= GOAL OF THE EXERCISE =
Exact wording is required for every entry; transcribe all of them and leave the images out.

(Stored data entries)
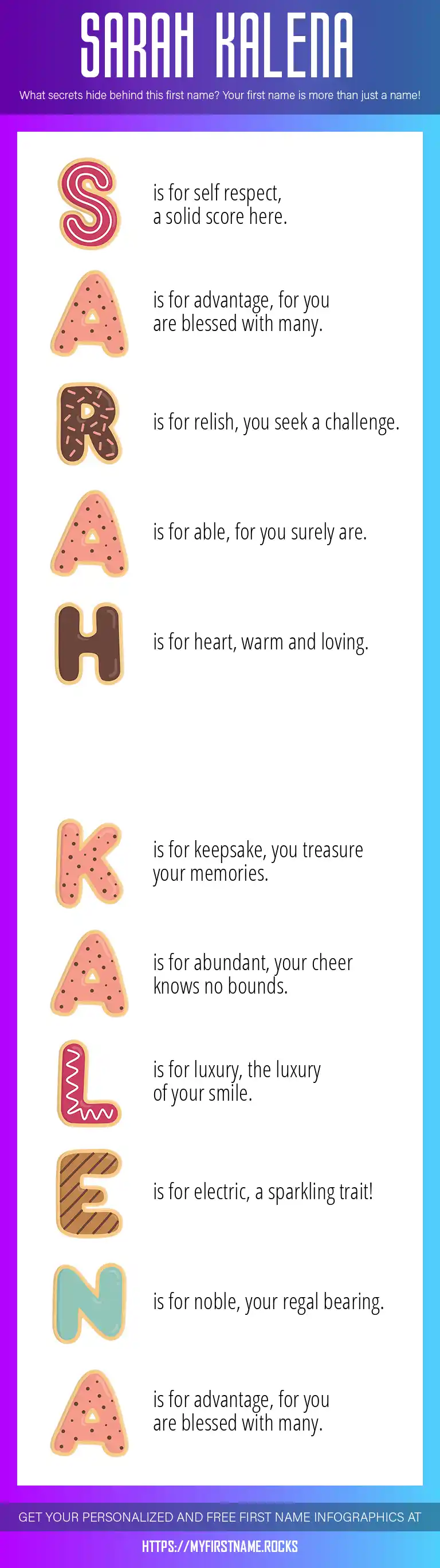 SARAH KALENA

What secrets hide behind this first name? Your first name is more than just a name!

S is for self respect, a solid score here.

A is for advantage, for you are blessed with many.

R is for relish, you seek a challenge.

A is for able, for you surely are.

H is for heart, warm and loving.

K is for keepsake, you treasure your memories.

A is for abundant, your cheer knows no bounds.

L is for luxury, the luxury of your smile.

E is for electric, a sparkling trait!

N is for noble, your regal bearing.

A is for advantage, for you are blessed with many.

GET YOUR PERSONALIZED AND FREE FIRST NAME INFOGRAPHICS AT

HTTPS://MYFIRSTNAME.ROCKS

= SOLUTION =
 SARAH KALENA

What secrets hide behind this first name? Your first name is more than just a name!

S is for self respect, a solid score here.

A is for advantage, for you are blessed with many.

R is for relish, you seek a challenge.

A is for able, for you surely are.

H is for heart, warm and loving.

K is for keepsake, you treasure your memories.

A is for abundant, your cheer knows no bounds.

L is for luxury, the luxury of your smile.

E is for electric, a sparkling trait!

N is for noble, your regal bearing.

A is for advantage, for you are blessed with many.

GET YOUR PERSONALIZED AND FREE FIRST NAME INFOGRAPHICS AT

HTTPS://MYFIRSTNAME.ROCKS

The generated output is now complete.